But that's not to say we're not funny people--when we get together, we crack each other up. Constantly. We all have very sharp, yet very warped senses of humor, and our general conversation is filled with witticisms, puns, and hilarious retorts, all punctuated by raucous laughter.

Why is it so hard to tell a plain, ordinary joke? I have studied, taught, and participated in drama my entire life, and I understand the principles for effective joke-telling. I have directed comedies where I am able to pinpoint the timing and inflection necessary in funny lines and can instruct actors how to maximize their impact, yet I myself cannot tell a joke without sounding like my mind is oatmeal.

My great-uncle was a vaudeville comedian, telling jokes on the same circuit as his friend, Jack Benny. Benny once suggested to Uncle Ned that as a comedian, he was a great insurance salesman. He took the hint and left the stage behind. And he was a great insurance salesman. He made his clients laugh, he made his friends laugh, he made his family laugh, just by being who he was: a funny guy who couldn't tell a joke.

Thursday, July 05, 2007

It sucks to get old. This was brought home to me the other night in class. I'm taking this awesome (do people still say that? I'm so out of touch) class on Writing Humor, and a fellow classmate had turned it a hilarious essay about a game called Halo2. The game sounded so preposterous, I automatically assumed she was making it all up--after all, it was ridiculous, right? So we were critiquing, and everyone was talking about how she captured the feeling of the game--and I said, "Wait, you mean this is a real game? Seriously?" Everyone laughed, but the instructor (who is at least 10 years younger than I) made some comments about writing for an audience, and it was all good. Still, I felt ridiculous.
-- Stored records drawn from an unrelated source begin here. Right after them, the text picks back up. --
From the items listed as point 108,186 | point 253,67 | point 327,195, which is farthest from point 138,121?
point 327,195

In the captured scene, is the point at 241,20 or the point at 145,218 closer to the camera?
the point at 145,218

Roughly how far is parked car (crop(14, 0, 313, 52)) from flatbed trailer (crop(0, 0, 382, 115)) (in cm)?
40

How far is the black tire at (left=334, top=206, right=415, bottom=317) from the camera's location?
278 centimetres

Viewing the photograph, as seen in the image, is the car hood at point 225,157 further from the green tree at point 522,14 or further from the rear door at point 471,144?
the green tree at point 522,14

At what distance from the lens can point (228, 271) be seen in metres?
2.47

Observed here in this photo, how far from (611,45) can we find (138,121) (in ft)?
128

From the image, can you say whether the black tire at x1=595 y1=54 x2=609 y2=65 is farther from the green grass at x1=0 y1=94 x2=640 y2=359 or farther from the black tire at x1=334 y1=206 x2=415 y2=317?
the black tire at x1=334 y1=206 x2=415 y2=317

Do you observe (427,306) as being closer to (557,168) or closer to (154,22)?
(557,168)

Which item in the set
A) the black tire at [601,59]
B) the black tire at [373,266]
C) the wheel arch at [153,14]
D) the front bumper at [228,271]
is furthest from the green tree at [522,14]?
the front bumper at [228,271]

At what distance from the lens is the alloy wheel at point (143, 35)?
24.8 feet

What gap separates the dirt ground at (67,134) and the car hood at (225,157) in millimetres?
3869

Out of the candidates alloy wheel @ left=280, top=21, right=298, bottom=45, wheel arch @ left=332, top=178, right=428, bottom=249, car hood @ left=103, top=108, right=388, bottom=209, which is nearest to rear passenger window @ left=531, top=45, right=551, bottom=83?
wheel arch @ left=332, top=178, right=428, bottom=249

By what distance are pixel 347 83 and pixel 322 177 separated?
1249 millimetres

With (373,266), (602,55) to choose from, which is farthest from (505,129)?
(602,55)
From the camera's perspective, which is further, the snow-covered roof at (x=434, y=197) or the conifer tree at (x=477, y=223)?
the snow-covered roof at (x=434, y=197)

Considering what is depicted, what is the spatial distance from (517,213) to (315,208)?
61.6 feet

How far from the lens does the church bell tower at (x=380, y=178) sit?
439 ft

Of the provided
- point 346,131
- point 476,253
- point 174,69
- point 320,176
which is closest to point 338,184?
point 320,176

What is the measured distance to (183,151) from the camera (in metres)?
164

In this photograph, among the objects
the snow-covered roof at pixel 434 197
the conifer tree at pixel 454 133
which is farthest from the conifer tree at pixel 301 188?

I think I got revenge this week, however. We are reading a piece on Keith Richards, and I am pretty sure most of the people in my class will either have to look him up or will miss some of the subtle references within the piece--references I get because I actually lived through the time, and Richards' memories are part of mine as well.

Yeah, it sucks to be old. Still, it all evens out in the end.